Your task:
Copy out the records word for word, from the line with "Looking at the objects" through the line with "1.82 metres", both included.

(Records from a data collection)

★ ★ ★ ★ ★ ★ ★

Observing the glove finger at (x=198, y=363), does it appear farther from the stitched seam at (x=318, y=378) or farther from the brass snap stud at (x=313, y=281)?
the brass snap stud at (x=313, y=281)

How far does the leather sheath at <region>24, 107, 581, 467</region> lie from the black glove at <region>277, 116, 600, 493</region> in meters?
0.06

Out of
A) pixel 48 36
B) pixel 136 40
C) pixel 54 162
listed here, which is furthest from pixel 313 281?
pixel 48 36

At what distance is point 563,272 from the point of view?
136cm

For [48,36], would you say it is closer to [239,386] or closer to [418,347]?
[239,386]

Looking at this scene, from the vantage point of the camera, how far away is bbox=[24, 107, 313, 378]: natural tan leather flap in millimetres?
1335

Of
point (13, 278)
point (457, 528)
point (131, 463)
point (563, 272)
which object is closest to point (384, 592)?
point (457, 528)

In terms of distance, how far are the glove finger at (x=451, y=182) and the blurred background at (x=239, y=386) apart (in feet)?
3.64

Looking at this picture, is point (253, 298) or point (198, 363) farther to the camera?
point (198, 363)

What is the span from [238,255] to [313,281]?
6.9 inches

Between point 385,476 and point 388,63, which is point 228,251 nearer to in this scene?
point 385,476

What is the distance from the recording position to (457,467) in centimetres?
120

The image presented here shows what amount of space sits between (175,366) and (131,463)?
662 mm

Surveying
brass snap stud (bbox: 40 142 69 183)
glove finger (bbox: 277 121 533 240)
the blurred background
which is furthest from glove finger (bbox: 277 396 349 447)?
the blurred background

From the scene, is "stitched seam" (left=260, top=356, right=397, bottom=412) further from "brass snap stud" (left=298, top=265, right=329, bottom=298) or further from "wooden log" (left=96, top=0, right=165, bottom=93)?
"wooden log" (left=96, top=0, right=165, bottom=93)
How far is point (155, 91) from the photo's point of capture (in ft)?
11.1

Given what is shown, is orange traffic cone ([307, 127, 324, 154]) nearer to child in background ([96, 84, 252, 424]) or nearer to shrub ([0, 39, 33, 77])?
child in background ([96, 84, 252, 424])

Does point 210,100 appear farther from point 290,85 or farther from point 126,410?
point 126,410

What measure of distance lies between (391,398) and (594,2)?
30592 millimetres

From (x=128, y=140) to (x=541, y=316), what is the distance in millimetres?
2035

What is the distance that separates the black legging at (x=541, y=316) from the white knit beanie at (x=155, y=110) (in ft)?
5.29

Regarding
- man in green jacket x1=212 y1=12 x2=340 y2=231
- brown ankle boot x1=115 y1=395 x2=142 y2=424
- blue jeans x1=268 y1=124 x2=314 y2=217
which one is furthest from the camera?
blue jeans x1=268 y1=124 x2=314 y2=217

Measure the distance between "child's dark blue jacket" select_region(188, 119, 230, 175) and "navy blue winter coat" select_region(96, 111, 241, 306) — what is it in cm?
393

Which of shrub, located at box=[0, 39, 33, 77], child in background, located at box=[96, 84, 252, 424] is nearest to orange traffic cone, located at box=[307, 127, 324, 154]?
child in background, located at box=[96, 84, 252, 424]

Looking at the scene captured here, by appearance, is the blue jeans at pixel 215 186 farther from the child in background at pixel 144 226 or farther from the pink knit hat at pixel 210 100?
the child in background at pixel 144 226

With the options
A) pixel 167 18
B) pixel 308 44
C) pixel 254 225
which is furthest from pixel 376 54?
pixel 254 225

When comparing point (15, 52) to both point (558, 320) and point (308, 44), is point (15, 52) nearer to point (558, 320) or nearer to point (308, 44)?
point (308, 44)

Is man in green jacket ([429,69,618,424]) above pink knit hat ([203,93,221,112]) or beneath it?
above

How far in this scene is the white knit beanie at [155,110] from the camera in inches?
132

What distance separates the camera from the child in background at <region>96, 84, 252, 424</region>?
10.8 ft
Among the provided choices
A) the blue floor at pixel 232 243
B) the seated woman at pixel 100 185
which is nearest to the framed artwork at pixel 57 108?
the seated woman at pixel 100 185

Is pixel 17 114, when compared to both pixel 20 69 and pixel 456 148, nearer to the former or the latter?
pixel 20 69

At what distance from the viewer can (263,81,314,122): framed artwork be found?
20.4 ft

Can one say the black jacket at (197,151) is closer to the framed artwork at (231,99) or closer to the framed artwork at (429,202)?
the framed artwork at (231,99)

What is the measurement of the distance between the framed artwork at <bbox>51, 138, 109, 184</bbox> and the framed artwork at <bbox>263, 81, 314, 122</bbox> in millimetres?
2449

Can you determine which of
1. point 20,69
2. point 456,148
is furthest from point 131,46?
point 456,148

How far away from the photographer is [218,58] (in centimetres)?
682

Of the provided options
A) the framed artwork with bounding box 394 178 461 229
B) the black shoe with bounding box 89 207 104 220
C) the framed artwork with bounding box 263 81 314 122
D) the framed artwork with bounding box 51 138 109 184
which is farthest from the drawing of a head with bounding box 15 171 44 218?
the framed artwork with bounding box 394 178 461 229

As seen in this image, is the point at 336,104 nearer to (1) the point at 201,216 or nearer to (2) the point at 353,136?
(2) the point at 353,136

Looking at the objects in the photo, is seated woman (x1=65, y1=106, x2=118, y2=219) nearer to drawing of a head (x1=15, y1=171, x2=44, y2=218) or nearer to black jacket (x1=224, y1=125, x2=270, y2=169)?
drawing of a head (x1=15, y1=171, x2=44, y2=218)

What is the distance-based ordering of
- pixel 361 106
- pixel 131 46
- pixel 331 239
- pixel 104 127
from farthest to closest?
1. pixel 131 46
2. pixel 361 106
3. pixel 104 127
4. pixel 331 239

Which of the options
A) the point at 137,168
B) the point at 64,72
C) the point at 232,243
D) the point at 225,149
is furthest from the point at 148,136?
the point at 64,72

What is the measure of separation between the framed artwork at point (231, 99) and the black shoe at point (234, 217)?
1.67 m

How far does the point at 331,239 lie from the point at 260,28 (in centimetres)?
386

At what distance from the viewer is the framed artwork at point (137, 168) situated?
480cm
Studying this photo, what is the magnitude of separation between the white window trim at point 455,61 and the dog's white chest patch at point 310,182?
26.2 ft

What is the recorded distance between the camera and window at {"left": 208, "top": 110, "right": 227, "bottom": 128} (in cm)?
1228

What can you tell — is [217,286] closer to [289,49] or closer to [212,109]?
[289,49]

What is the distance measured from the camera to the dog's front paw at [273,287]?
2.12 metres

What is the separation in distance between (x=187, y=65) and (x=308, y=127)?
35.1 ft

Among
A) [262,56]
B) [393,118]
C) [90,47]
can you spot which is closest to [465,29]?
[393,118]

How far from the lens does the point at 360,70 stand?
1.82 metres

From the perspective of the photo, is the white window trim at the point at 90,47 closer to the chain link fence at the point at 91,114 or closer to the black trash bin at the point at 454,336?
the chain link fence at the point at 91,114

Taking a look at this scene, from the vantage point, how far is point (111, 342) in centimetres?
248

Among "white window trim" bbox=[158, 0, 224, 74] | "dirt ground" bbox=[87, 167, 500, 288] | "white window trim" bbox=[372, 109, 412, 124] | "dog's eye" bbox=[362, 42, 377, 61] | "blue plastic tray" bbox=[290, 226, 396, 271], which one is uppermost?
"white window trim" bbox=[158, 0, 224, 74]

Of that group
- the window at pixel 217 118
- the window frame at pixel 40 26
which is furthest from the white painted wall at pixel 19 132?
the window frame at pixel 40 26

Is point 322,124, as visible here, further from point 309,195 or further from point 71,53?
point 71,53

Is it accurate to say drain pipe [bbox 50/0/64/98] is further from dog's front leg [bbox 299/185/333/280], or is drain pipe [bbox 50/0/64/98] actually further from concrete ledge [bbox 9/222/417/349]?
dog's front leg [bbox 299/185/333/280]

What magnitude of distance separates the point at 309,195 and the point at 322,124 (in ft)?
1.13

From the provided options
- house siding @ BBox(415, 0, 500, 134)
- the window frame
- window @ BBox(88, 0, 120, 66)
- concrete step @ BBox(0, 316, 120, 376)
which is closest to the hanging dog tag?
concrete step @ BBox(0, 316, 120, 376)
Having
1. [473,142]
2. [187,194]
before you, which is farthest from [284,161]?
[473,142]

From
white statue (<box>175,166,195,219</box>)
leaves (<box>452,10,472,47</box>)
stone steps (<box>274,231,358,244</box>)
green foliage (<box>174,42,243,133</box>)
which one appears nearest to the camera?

★ ★ ★ ★ ★ ★ ★

Solved exercise:
Looking at the objects in the photo, is seated woman (x1=65, y1=106, x2=118, y2=219) nearer to drawing of a head (x1=15, y1=171, x2=44, y2=218) or nearer to black jacket (x1=224, y1=125, x2=270, y2=169)?
drawing of a head (x1=15, y1=171, x2=44, y2=218)

What is the distance-based ordering of
- pixel 361 106
- pixel 131 46
- pixel 331 239
- pixel 104 127
from farthest to closest?
1. pixel 131 46
2. pixel 361 106
3. pixel 104 127
4. pixel 331 239

Which of the options
A) the point at 137,168
B) the point at 64,72
C) the point at 232,243
D) the point at 225,149
is furthest from the point at 148,136?
the point at 64,72

What is the measure of separation between the framed artwork at point (231, 99) and the black shoe at point (234, 217)?
1.67 m

How far does the point at 331,239 lie from the point at 260,28 (in centimetres)?
386

At what distance from the viewer is the framed artwork at point (137, 168) situated?
480cm
Studying this photo, what is the magnitude of separation between the white window trim at point 455,61 and the dog's white chest patch at point 310,182?
26.2 ft

What is the recorded distance between the camera and window at {"left": 208, "top": 110, "right": 227, "bottom": 128} (in cm)?
1228

What can you tell — is [217,286] closer to [289,49] or closer to [212,109]?
[289,49]

What is the distance measured from the camera to the dog's front paw at [273,287]?
2.12 metres

What is the separation in distance between (x=187, y=65) and (x=308, y=127)?
35.1 ft

Among
A) [262,56]
B) [393,118]
C) [90,47]
can you spot which is closest to [465,29]?
[393,118]

How far from the lens does the point at 360,70 stand?
1.82 metres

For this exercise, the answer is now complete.